Video: Identifying the Pair of Chemicals with Both Ionic and Covalent Bonds in a Set of Pairs of Chemicals

Which of the following have both ionic and covalent bonds? [A] NO and NO₂ [B] ¹⁴N and ¹⁵N [C] CH₃CO₂K and CH₃CO₂Na [D] CH₃CH₂OCH₃ and CH₃CH₂CH₂OH [E] S₂ and S₈

04:25

Video Transcript

Which of the following have both ionic and covalent bonds? A) NO and NO₂, B) ¹⁴N and ¹⁵N, C) CH₃CO₂K and CH₃CO₂Na, D) CH₃CH₂OCH₃ and CH₃CH₂CH₂OH, or E) S₂ and S₈.

Ionic bonding is an attraction that occurs between oppositely charged ions. Ionic bonding typically happens between a nonmetal and a metal. Sodium chloride or table salt is an example of a compound with ionic bonding. Sodium is a metal found in group one of the periodic table. And chlorine is a nonmetal found in group 17. When sodium and chlorine come together to form an ionic compound, chlorine is so much more electronegative than sodium is that it effectively steals one of sodium’s valence electrons. Resulting in a positively charged sodium cation and a negatively charged chlorine anion.

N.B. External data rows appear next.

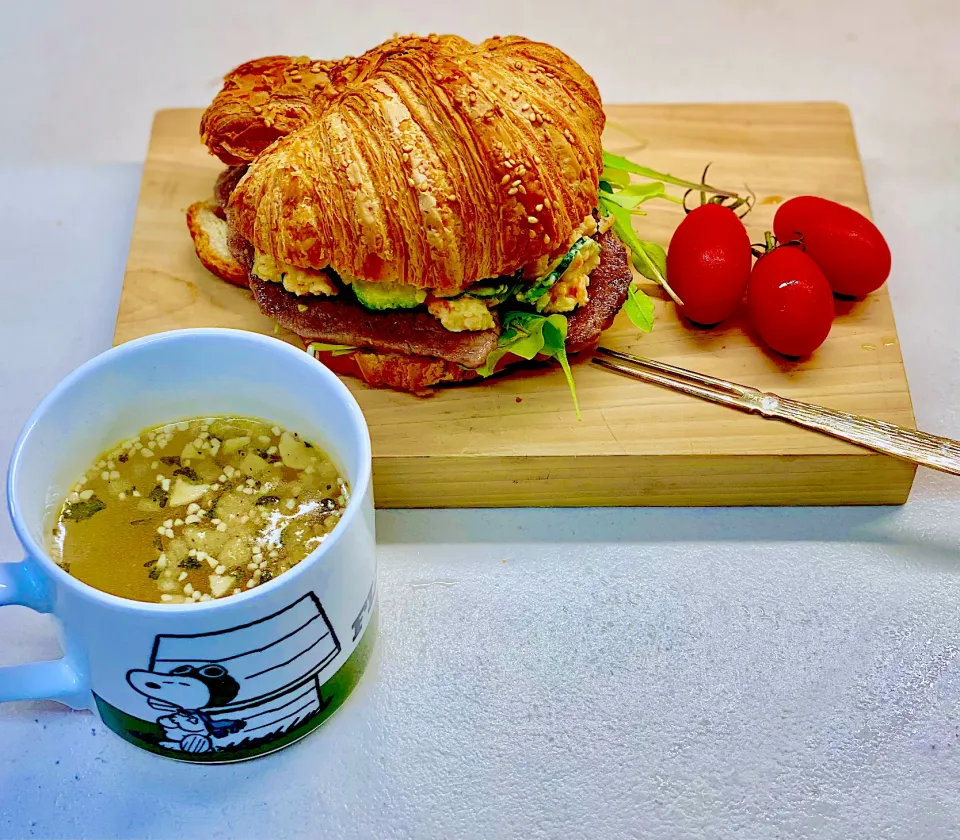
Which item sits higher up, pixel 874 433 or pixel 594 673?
pixel 874 433

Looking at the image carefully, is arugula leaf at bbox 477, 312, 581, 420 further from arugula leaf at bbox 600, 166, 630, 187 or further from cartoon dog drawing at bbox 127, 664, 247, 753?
cartoon dog drawing at bbox 127, 664, 247, 753

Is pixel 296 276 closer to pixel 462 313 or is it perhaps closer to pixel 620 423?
pixel 462 313

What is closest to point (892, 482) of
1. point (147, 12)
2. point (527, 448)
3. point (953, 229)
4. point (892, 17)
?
point (527, 448)

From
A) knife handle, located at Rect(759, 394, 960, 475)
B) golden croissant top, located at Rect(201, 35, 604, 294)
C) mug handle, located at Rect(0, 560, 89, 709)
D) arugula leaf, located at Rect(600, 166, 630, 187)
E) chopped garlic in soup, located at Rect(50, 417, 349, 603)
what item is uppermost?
golden croissant top, located at Rect(201, 35, 604, 294)

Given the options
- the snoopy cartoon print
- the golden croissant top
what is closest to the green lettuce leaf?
the golden croissant top

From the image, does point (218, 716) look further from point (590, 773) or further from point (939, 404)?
point (939, 404)

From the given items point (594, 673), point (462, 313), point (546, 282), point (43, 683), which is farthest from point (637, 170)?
point (43, 683)

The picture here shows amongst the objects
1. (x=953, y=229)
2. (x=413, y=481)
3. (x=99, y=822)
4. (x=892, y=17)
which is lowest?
(x=99, y=822)
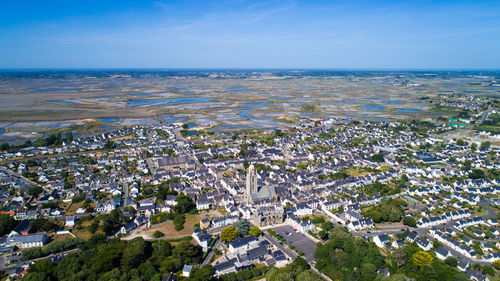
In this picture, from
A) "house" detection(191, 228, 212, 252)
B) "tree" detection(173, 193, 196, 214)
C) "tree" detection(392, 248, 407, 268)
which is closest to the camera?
"tree" detection(392, 248, 407, 268)

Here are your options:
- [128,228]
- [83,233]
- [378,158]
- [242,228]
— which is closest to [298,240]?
[242,228]

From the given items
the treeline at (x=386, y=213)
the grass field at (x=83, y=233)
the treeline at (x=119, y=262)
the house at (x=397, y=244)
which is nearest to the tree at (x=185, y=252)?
the treeline at (x=119, y=262)

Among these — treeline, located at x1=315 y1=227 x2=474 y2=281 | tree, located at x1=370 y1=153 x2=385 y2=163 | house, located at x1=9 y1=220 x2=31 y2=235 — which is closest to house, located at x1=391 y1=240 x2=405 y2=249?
treeline, located at x1=315 y1=227 x2=474 y2=281

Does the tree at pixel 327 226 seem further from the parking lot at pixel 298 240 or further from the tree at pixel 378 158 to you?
the tree at pixel 378 158

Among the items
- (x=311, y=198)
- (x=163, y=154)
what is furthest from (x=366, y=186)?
(x=163, y=154)

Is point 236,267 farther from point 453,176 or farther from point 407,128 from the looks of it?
point 407,128

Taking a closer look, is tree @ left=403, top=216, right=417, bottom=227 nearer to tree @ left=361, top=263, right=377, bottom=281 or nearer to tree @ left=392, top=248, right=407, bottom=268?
tree @ left=392, top=248, right=407, bottom=268

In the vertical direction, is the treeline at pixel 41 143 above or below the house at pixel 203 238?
above
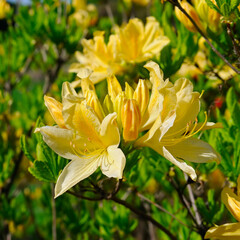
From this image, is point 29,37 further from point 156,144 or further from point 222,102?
point 156,144

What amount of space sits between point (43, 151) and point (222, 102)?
91cm

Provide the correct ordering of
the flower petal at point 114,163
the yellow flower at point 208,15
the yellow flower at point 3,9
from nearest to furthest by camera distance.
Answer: the flower petal at point 114,163, the yellow flower at point 208,15, the yellow flower at point 3,9

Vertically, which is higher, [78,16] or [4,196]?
[78,16]

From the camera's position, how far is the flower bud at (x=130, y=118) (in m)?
0.89

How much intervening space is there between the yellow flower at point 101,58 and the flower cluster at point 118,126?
49 centimetres

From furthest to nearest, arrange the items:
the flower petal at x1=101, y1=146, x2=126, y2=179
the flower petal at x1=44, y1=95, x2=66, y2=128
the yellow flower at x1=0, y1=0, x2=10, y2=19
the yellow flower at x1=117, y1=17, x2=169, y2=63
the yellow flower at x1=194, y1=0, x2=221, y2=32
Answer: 1. the yellow flower at x1=0, y1=0, x2=10, y2=19
2. the yellow flower at x1=117, y1=17, x2=169, y2=63
3. the yellow flower at x1=194, y1=0, x2=221, y2=32
4. the flower petal at x1=44, y1=95, x2=66, y2=128
5. the flower petal at x1=101, y1=146, x2=126, y2=179

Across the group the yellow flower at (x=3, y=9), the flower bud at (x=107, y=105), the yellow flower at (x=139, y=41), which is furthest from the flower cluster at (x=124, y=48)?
the yellow flower at (x=3, y=9)

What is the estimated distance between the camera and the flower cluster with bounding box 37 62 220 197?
2.94ft

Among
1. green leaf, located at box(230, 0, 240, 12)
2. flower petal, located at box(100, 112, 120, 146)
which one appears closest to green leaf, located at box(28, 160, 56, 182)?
flower petal, located at box(100, 112, 120, 146)

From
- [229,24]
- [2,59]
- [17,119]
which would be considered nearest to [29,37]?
[2,59]

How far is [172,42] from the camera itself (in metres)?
1.64

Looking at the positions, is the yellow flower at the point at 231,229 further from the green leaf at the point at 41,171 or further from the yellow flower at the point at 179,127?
the green leaf at the point at 41,171

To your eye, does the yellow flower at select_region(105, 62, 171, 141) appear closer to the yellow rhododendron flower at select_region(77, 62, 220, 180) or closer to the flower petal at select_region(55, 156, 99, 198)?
the yellow rhododendron flower at select_region(77, 62, 220, 180)

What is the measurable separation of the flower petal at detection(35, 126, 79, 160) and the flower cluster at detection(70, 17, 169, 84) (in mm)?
549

These ionic compounds typically arrange themselves in what’s called a lattice, which is a crystal featuring alternating negatively and positively charged ions. Where ionic bonding involved the transfer of a valence electron to form oppositely charged ions, covalent bonding is the sharing of electrons between two atoms. And it typically occurs between two nonmetals.

Hydrofluoric acid is an example of a molecule with a covalent bond. The bond is created because both of the atoms participating in the bond, that is, hydrogen and fluorine, each donate one of their electrons. These electrons are shared between the two atoms.

In this question, we’re looking for a compound that has both ionic and covalent bonding. So let’s take a look at our answer choices. Both of the molecules in answer choice A are made of nitrogen and oxygen, which are both nonmetals found in group 15 and group 16 of the periodic table, respectively. Since both of these molecules are made of nonmetals, we’d expect them to form covalent bonds, not ionic and covalent bonds. So answer choice A is not correct.

In answer choice B, we have two isotopes of nitrogen. Isotopes are simply atoms of the same element that have a different number of neutrons. Since both of these are just different atoms of nitrogen, there’s no bonding. And since there’s no bonding at all in this answer choice, this answer choice is not correct.

In answer choice C, we have two compounds that look pretty similar. The difference is one has a potassium, or K, and the other one has a sodium, or Na. As we know, potassium and sodium are both metals. And the other part of the compound contains carbon, hydrogen, and oxygen, which are all nonmetals. Since these compounds both have a metal and a nonmetal group to them, we’d expect that this compound would have ionic bonding. So it doesn’t have covalent bonding as well.

Without the metal attached to them, the remaining atoms in answer choice C form an ion called acetate. Acetate is made of all nonmetals: carbon, hydrogen, and oxygen. So based on what we know, we would expect acetate to have covalent bonds between the atoms in it. Since potassium acetate and sodium acetate have both ionic and covalent bonds, answer choice C is the correct answer.

And a quick inspection of the compounds in the other answer choices revealed that they are in fact made of all nonmetals. So we’d expect them to form covalent bonds only. So answer choice C, which is potassium acetate and sodium acetate, is the only one of our answer choices that has both ionic and covalent bonding.